No comfort here, then, for the many superannuitants who were persuaded to place their money with Blue Chip and now face financial ruin. While wealthy men use all the legal means in their power to protect their investments, these ordinary New Zealanders – most of them unable to afford lawyers – sit fretfully at home, wondering when the bailiffs will call.

When you look at all this, it’s natural to start wondering whether Michael Moore might be right to condemn capitalism as an immoral system.

The issue of income disparity, highlighted so vividly by the salary packages of people like Contact’s Mr Baldwin, is particularly interesting.

For a long time I took the view that it didn’t really matter how much money the corporate elite made, provided ordinary workers were fairly paid and were able to share in the benefits of economic growth. The adage “a rising tide lifts all boats” seemed to make perfect sense.

The problem is that even when the tide stopped rising, corporate pay packages continued to head for the stratosphere. There have even been reports that some British and American finance institutions have resumed paying the outrageous bonuses that became a symbol of corporate greed and excess when the recession hit.

In any case, I have come around to the view that gross income inequality, such as we now see in New Zealand, does have an insidious, corrosive effect. Proportionality and fairness are important. People’s confidence in the capitalist system is undermined when they see a corporate elite being extravagantly rewarded for no obvious reason other than that “experts” say they need to be paid prodigious sums to keep them in New Zealand.

This argument conveniently serves the purposes of the corporate elite, but it has worn very thin. People have become rightly sceptical, especially when salaries appear to bear little relationship to performance.

In view of all the above, it would be reasonable to conclude that I have experienced a Road-to-Damascus conversion and am now firmly in the camp of people like Michael Moore and others like him, who can’t wait to dance on the grave of capitalism. Wrong.

Leftists the world over gleefully greeted the worldwide recession as proof of capitalism’s fatal flaws, but it’s nothing of the sort. Capitalism is a resilient and self-correcting economic system that invariably bounces back, as it is showing signs of doing now.

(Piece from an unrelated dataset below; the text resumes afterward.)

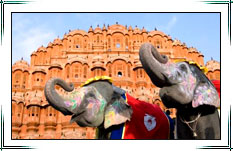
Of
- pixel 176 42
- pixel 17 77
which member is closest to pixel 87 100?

No one ever pretended it’s perfect. It can’t be, because human nature is imperfect. Capitalism has always been susceptible to greedy, selfish and unscrupulous behaviour. It has certainly disgraced itself over the past few years, and it won’t be the last time.

But the evidence is overwhelming that capitalism, particularly when combined with liberal democratic government that moderates its worst excesses, is the only economic system that has consistently demonstrated, over time, that it can improve the human condition. That’s why all the most humane, liberal, advanced societies in the world have capitalist economies.

Capitalism stumbles and stuffs up now and again, as it has recently done, but most of the time it functions pretty well. Contrast that with the socialism that men like Michael Moore seem to favour, which has never worked anywhere, under any circumstances. On the contrary, wherever it has been tried it has become synonymous with repression and deprivation.

The challenge, as always, is to promote a form of capitalism that balances the natural desire to improve one’s economic position – the essential driver of capitalism – against moral values such as fairness and the need for social cohesion. To quote my old school reports, a better effort is needed.